LESETEXT>
Gnadenlos brennt die Maisonne auf die Ackerlandschaft, nur gelegentlich streicht ein kühler Wind über die grünen Getreidehalme und nichts außer acht jungen Frauen und Männern stört die Idylle im Weizenfeld. Sie marschieren zwischen den Saatreihen, den Blick auf den Boden gerichtet. Nein, es handelt sich nicht um eine Polizeisuchaktion, sondern um Studierende, die nach verdächtigen Löchern im Erdreich Ausschau halten. Nach Hamsterlöchern.

Suchaktionen wie diese werden seit den 90er-Jahren in einigen Regionen Mittel- und Westeuropas durchgeführt. Ihr Zweck: die systematische Erfassung von Feldhamster-Populationen. Bis vor wenigen Jahrzehnten waren sie weit verbreitet. Sie galten als Schädlinge, und jährlich wurden Millionen mittels Gaspatronen und Schlagfallen getötet.

DATENAUSZUG>
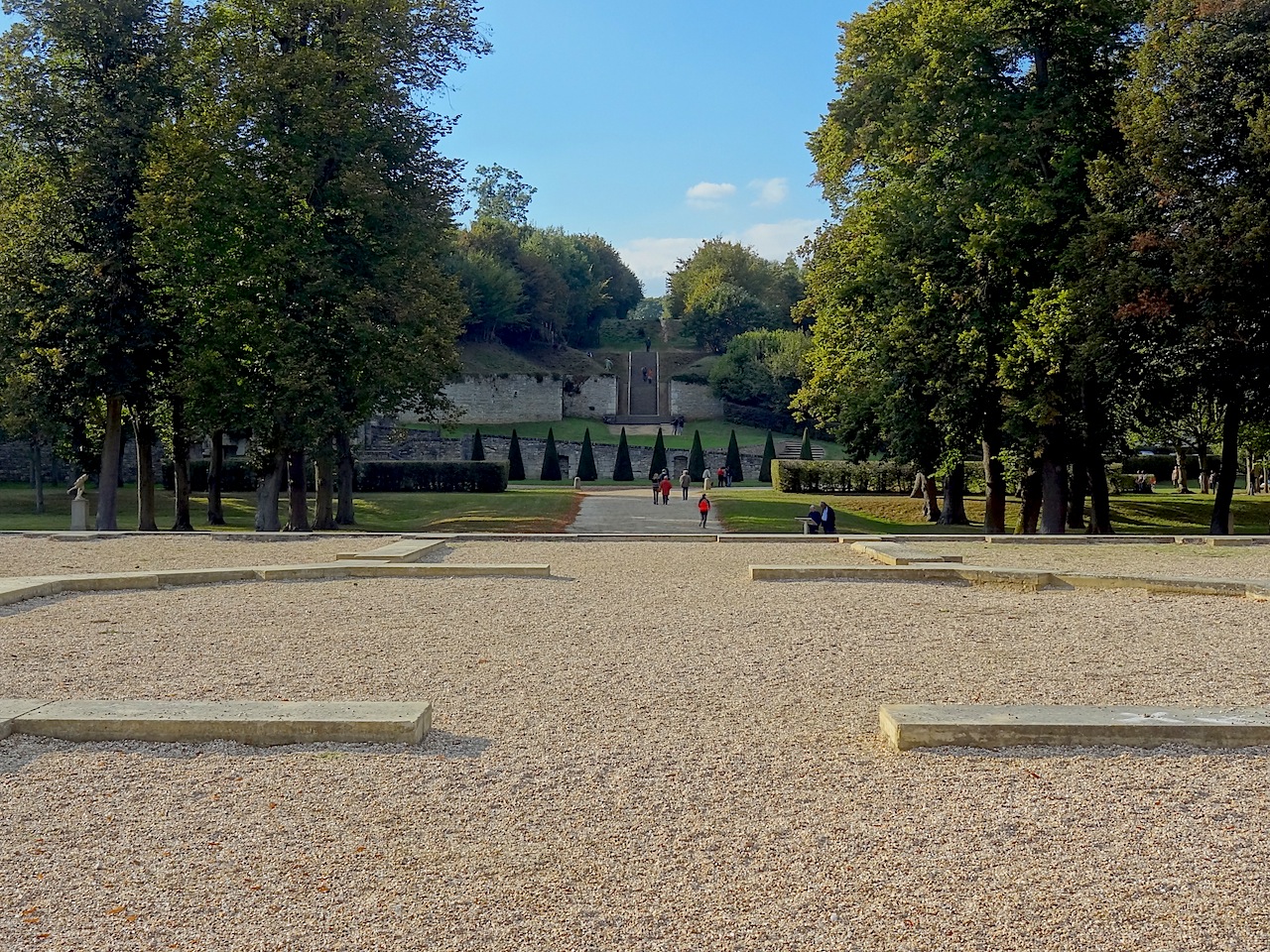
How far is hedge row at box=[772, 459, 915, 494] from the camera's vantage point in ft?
135

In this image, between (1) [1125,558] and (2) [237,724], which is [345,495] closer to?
(1) [1125,558]

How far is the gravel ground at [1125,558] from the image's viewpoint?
12.4 m

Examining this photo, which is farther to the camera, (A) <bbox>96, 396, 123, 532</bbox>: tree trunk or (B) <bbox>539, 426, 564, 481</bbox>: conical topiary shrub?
(B) <bbox>539, 426, 564, 481</bbox>: conical topiary shrub

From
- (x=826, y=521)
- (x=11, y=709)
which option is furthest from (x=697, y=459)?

AUFGABE A>
Prüfen Sie, ob die folgenden Aussagen mit dem Text über die Feldhamster übereinstimmen. Antworten Sie jeweils mit Ja oder Nein und zitieren Sie die entscheidenden Worte des Textes wörtlich: (i) Die Suchaktionen finden seit den 90er-Jahren statt. (ii) Die Gruppe im Weizenfeld gehört zu einer Polizeisuchaktion. (iii) Feldhamster wurden früher als Nützlinge angesehen.
AUFGABE B>
Knüpfen Sie an den letzten Satz des Textes über die Feldhamster an und schreiben Sie ihn weiter.

ANTWORTFELD A>
(i) Ja: „Suchaktionen wie diese werden seit den 90er-Jahren in einigen Regionen Mittel- und Westeuropas durchgeführt.“
(ii) Nein: „Nein, es handelt sich nicht um eine Polizeisuchaktion“
(iii) Nein: „Sie galten als Schädlinge“

ANTWORTFELD B>
Inzwischen ist der Feldhamster (Cricetus cricetus) deshalb vielerorts selten geworden oder sogar ausgestorben. Daran hat allerdings weniger die Verfolgung durch den Menschen Schuld als vielmehr die Veränderungen in der Landwirtschaft. Durch die frühen Getreideernten finden die Hamster ab Spätsommer nicht mehr genug Futter, um einen Vorrat für die kalte Jahreszeit anlegen zu können. "Die Wintersterblichkeit liegt meist bei 50 bis 60 Prozent und kann bis auf 80 Prozent ansteigen" , erklärt der deutsche Feldhamsterexperte Ulrich Weinhold. Deshalb ist C. cricetus heute auch laut EU-Flora-Fauna-Habitat-Richtlinie geschützt. Im Elsass, am nördlichen Oberrhein und in der niederländischen Provinz Limburg laufen sogar Nachzuchtprogramme.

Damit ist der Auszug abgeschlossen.